Cordi still lacks toilets
A LACK of toilets still plagues the highlands.
Department of Health (DOH)-CAR assistant regional director Amelita Pangilinan stressed most rural areas in the region still do not have sanitary toilets with only an 85 percent areas equipped with the facility.
Records show among the 338,817 households in the Cordillera Administrative Region there are still 54,000 households or 15% without sanitary toilets.
“The number one problem in Cordillera is lack of basic sanitation facilities and the worst is there is actual comfort rooms but without septic tanks, “she added.
Pangilinan said in
Kalinga studies show the lowest percentage at 65% while the city of Baguio presented the highest with 99 percent.
“We have the roadmap presented by 2022 is zero open defecation in all the 1,176 barangays of Cordillera will be Zero Open Defecation (ZOD)” adding the battle to sanitize and solve water prob- lems and to attain 100 percent toilet coverage through technical assistance to encourage municipalities.
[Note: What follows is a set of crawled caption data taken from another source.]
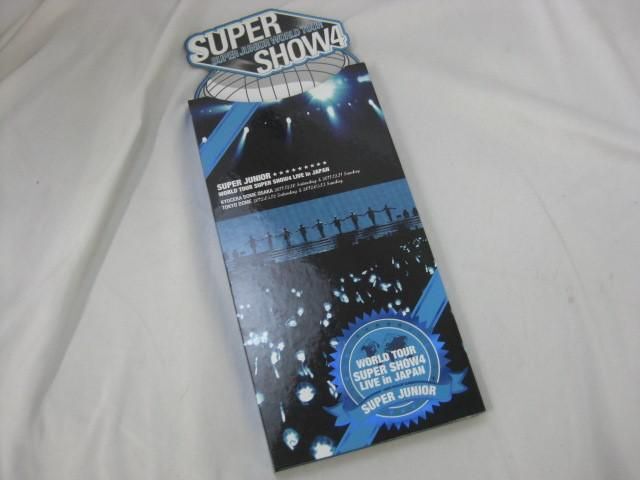 【同梱可】中古品 韓流 SUPER JUNIOR SUPER SHOW 3 4 5 6 7 DVD トレカ リョウク 等 グッズセット_画像3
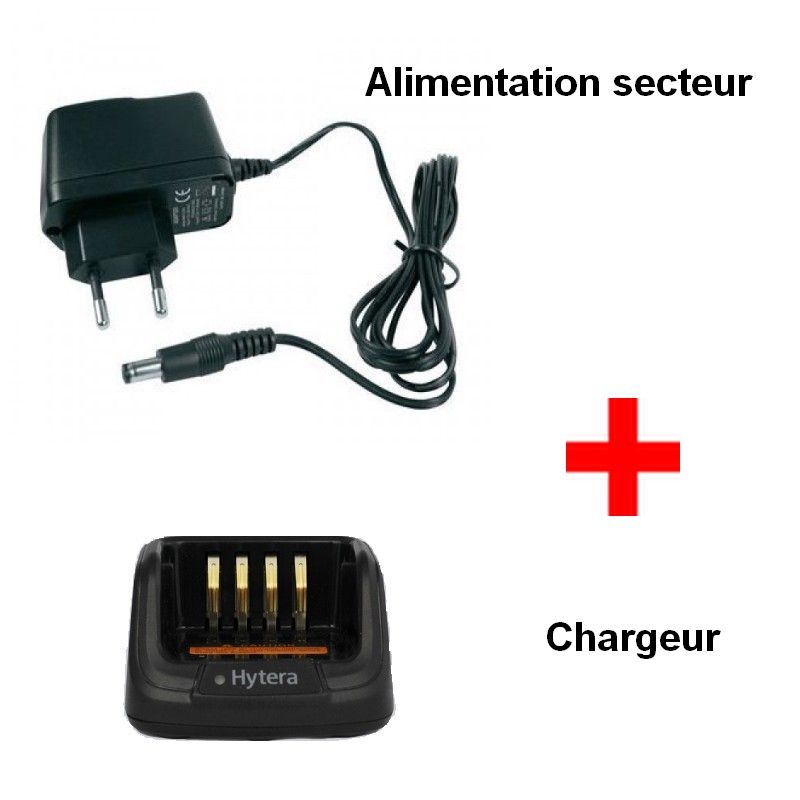 Chargeur complet pour Hytera 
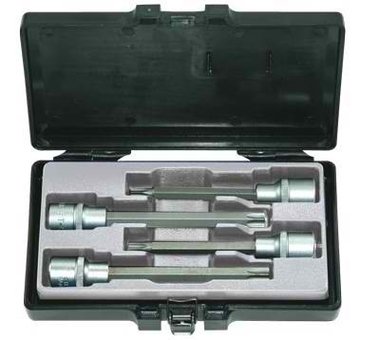 1/2 Star socket bit set 4pc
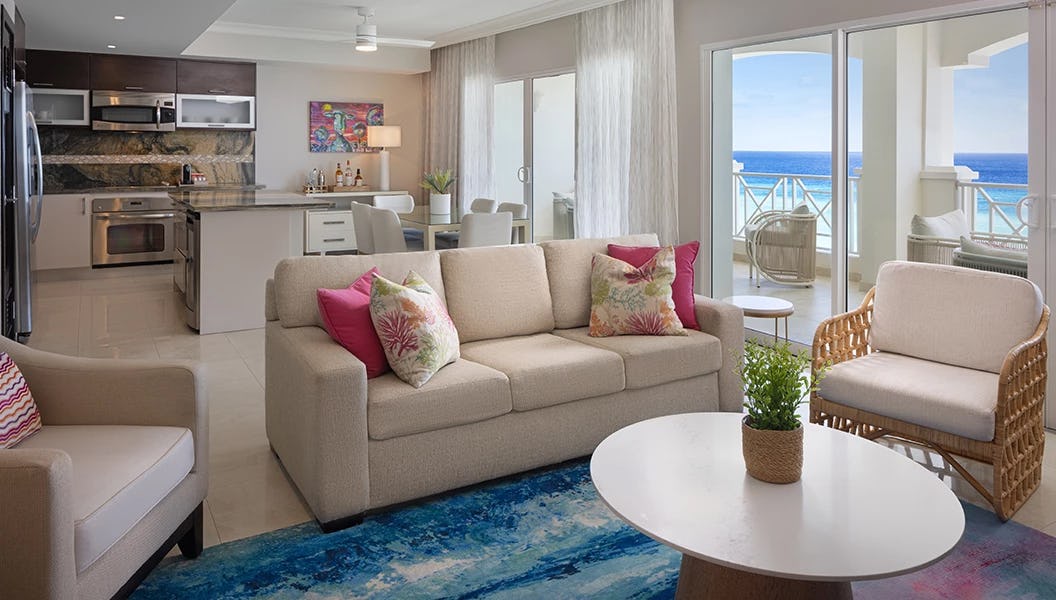 Luxury Concierge Penthouse Two Bedroom Suite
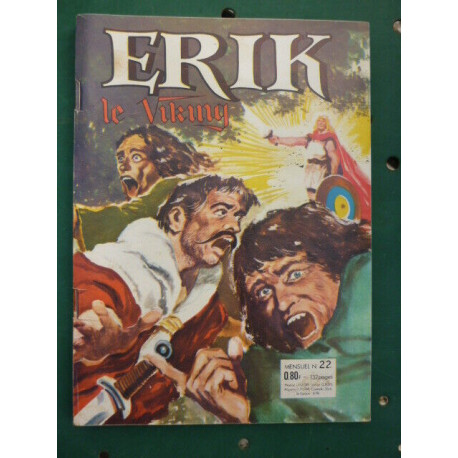 Erik le viking mensuel n22 Editions Transport presse Mars 1965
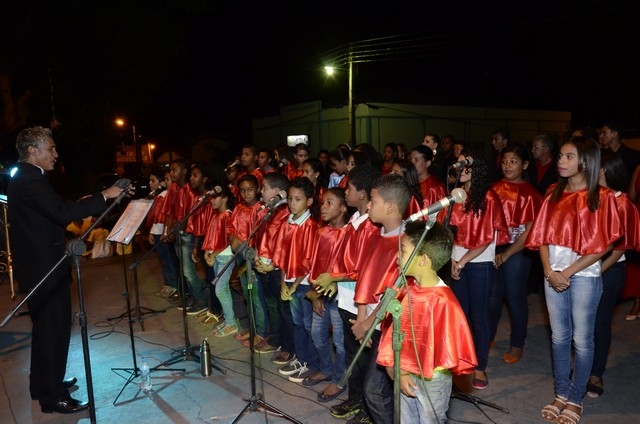 Prefeitura Inaugura Decoração Natalina - Imagem 109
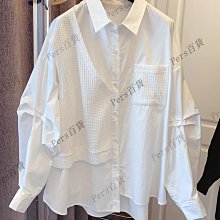 熱賣華夫格假兩件長袖日系韓版套頭衛衣男春秋季男士修身上衣休閑T卹 歷史價格詳細信息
DOH-CAR is enjoining municipalities to create their respective municipal ZOD verification and certification team.
The ZOD program seeks to attain a 100 percent of all barangays in the country including the region to be declared ZOD status by 2022 by doing so, official verification and certification of ZOD status of the barangays is needed.
Health workers will form a technical working group to visit barangays and verify sanitation levels and give the ZOD status through monitoring.
The status can be revoked when the areas do not sustain the standards set.
Pangilinan said the remote barangays have the biggest problem of not having sanitary toilet.
The strategy eyed by the agency is to provide septic tanks, “It’s either we will provide septic tanks, we will shift our assistance it would not be toilet bowls rather it would be septic tanks.”